The nodes of the random walk records are sequentially connected to form a random walk sequence with the length of D, the random walk sequence presents a node path from a starting node to a target node, and a random walk algorithm is used for each node Generating p random sequences with seq=Representing p random sequences;

learning the representation of p random sequences using a long-short memory network, letting the y-th sequence of node i be represented as Wherein the node sequence of the node sequence is defined by, among other things,Is the starting node which is the starting node,The method comprises the steps that node characteristics in a random sequence are gradually input through a short-time memory network, and final representation of a y-th sequence is obtained;

weighting and fusing the obtained p random sequence representations to obtain node topological structure representation ：

；

Wherein,，The value of (c) is in the range of 1 to p,The method comprises the following steps:

。

optionally, the feature encoding of the patient clinical data comprises:

The original clinical data feature vector of the patient is recorded as Using a transformation matrixFeature vectorConversion to a 64-dimensional vector:

；

The node type features and the node structure features are subjected to weighted fusion, the node type features are original clinical data features, the node structure features are topological structure representations of nodes, and finally, the obtained clinical data features of patients are represented as follows:

；

wherein, Is a preset hyper-parameter, representing the weight.

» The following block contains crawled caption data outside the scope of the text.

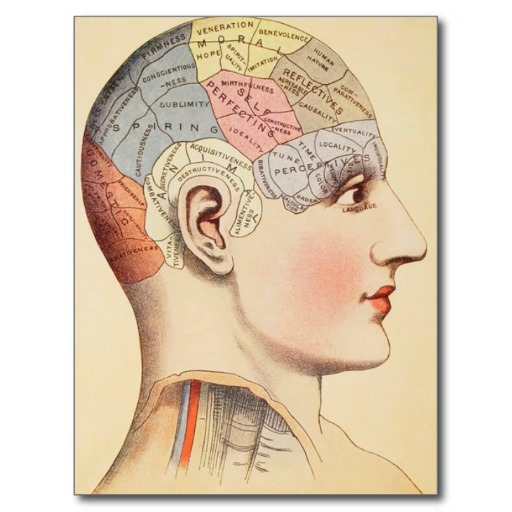 Three Mounds Of Knowledge - Phrenology
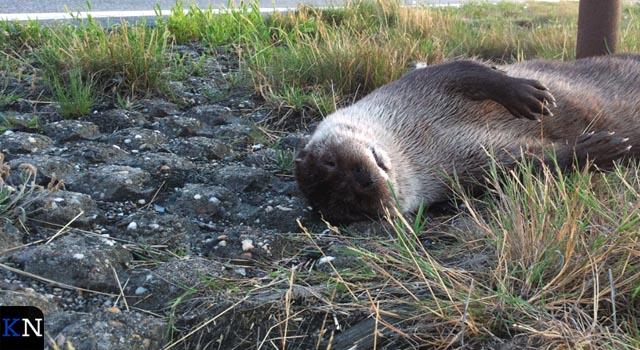 Provincie plaatst rasters ter bescherming overstekende otters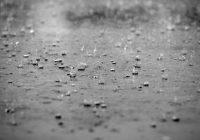 Пасмурная пятница принесет смолянам дожди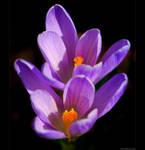 Violet Crocuses 2 by KeldBach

Optionally, the topological structure information of the nodes and the patient clinical data information are added to the coding of the graph attention network, forming an improved graph attention mechanism:

；

By adopting a multi-head attention mechanism, M parameter matrixes Calculating attention coefficients respectivelyCombining the calculated results:

；

wherein, Expressed in GAT (th)Node in layerIs the original of the code representation of (1)For a plurality of groups of the chemical characteristics of the patient,Representing nodesIs defined by a set of neighboring nodes of the network,Representing nodesWith its neighborsThe weight of the attention between them,Represents a weight parameter, for calculating an attention score,Representing the weighting matrix of the graph neural network at layer (l),Representing a natural exponential function of the sign,Represents the leak ReLU activation function, || represents the concatenation operation of vectors.

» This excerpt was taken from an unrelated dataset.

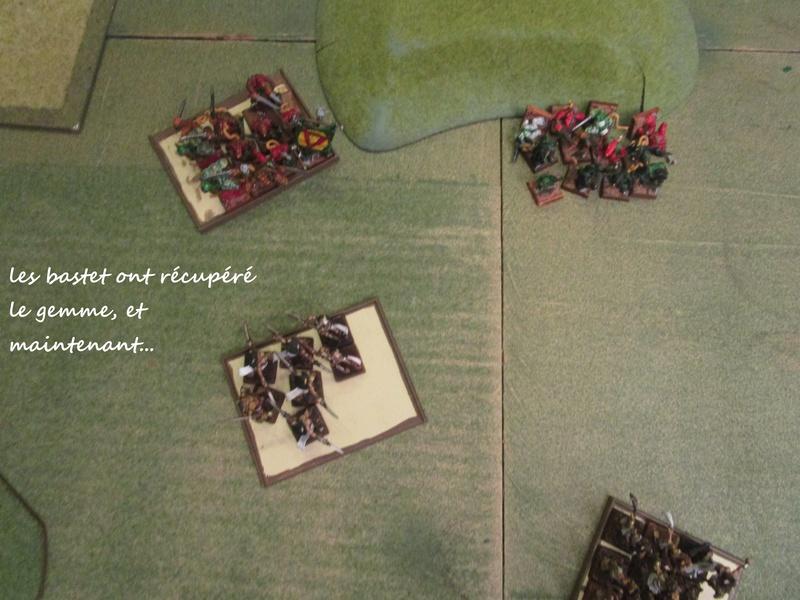 Dragon rampant : chats contre rats (un classique) Img_1221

Optionally, the step S5 specifically includes:

By using = {0,1} Represents patient survival, and two-layer MLP predictor was used to predict patient survival after two years, calculated as follows:

；

wherein, Is a function of the activation of the ReLU,Is a Sigmoid activation function that is activated by,Is a set of weight matrices that can be trained,Is a set of bias vectors;

The higher the value, the lower the probability of survival, indicating that timely access to treatment is required, whereas the higher the probability of survival.

Optionally, the optimizing of the prediction model specifically includes:

the binary cross entropy loss function is defined as follows:

；

wherein, The value range of (1) to n, n represents the number of patients during the training of the prediction model,The actual label representing the q patient sample takes a value of 0 or 1,Representing the probability that the predictive model predicts that the q-th sample is of positive class, its value is between 0 and 1,AndThe logarithmic values representing the prediction probability and its complement probability respectively,Representing the sum of the calculated losses for all samples;

The whole predictive model is trained end-to-end using Adam optimizers to minimize the binary cross entropy loss function.

The beneficial effects of the invention are as follows:

(1) The invention effectively solves the problem of data isolation by fully fusing the histology data and the clinical data of the patient. By integrating the multi-source data from gene expression, copy number variation, and DNA methylation, a more comprehensive consideration of the model's multi-aspect impact on cancer progression is ensured.

(2) The present invention introduces an improved map attention mechanism that enables models to mine more deeply for potential information in patient data. This helps to increase the sensitivity to changes in the disease state of colorectal cancer patients, solving the problem of insufficient characterization.

(3) The present invention better addresses the challenge of colorectal cancer as a highly heterogeneous disease by effectively integrating multiple sets of mathematical data, accounting for molecular and phenotypic differences between patients. This helps to build a more accurate survival prediction model, providing support for personalized treatment and fine research of cancer subtypes.

(4) The invention effectively considers and utilizes the interaction of patients on multiple sets of chemical data such as gene expression, copy number variation, DNA methylation and the like through an improved map attention mechanism. This helps to increase the sensitivity of the model to the histological similarity between patients, enhancing the comprehensiveness and predictive performance of the model.

(5) The improved map attention mechanism is focused on effectively fusing the type information and the topological structure information of the patient nodes. This mechanism enables more accurate capture of the intricate relationships between patients, enabling models to more fully understand the interactions in cancer progression.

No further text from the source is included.